### [Set problem A]
Output the records again verbatim, from the line containing "Of the given choices" through the end of the records.
[begin Selected extract]
If we want to address materials that are dispersive (and nearly everything is) we can run calculations for every wavelength separately, which can be useful if we want to use really measured values of optical parameters, given for every wavelength separately. To speed up the calculation of spectral properties significantly, it is however useful to run calculation with source containing multiple frequencies and analysing the spectral dependence of result. In this case we need to use some dispersive model for the material (e.g. Lorenz material). From many models and algorithms available for FDTD in the literature the recursive convolution method is implemented in Gsvit at present.

A more complex case is also simulation of real metals, where we cannot use the standard Yee's algorithm as well as the wavelengh in the metal would become extremely small and the algorithm would be unstable. Here again we can use the dispersive material approach, e.g. recursive convolution method. If we are satisfied with use of a perfect electric conductor (PEC) only, instead of a real metal, the situation is much simpler. We simply null the values of tangential of components of the electric field at the PEC/material boundary.
[end Selected extract]
### [Set problem B]
Return the whole passage on modeling dispersive materials and metals verbatim.
[begin Record excerpts]
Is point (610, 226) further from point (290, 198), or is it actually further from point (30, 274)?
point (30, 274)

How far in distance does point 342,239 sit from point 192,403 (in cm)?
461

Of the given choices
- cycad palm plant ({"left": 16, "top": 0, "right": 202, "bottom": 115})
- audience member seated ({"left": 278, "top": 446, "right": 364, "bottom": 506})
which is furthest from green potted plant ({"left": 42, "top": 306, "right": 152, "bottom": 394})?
[end Record excerpts]
### [Exercise result A]
Of the given choices
- cycad palm plant ({"left": 16, "top": 0, "right": 202, "bottom": 115})
- audience member seated ({"left": 278, "top": 446, "right": 364, "bottom": 506})
which is furthest from green potted plant ({"left": 42, "top": 306, "right": 152, "bottom": 394})?

### [Exercise result B]
If we want to address materials that are dispersive (and nearly everything is) we can run calculations for every wavelength separately, which can be useful if we want to use really measured values of optical parameters, given for every wavelength separately. To speed up the calculation of spectral properties significantly, it is however useful to run calculation with source containing multiple frequencies and analysing the spectral dependence of result. In this case we need to use some dispersive model for the material (e.g. Lorenz material). From many models and algorithms available for FDTD in the literature the recursive convolution method is implemented in Gsvit at present.

A more complex case is also simulation of real metals, where we cannot use the standard Yee's algorithm as well as the wavelengh in the metal would become extremely small and the algorithm would be unstable. Here again we can use the dispersive material approach, e.g. recursive convolution method. If we are satisfied with use of a perfect electric conductor (PEC) only, instead of a real metal, the situation is much simpler. We simply null the values of tangential of components of the electric field at the PEC/material boundary.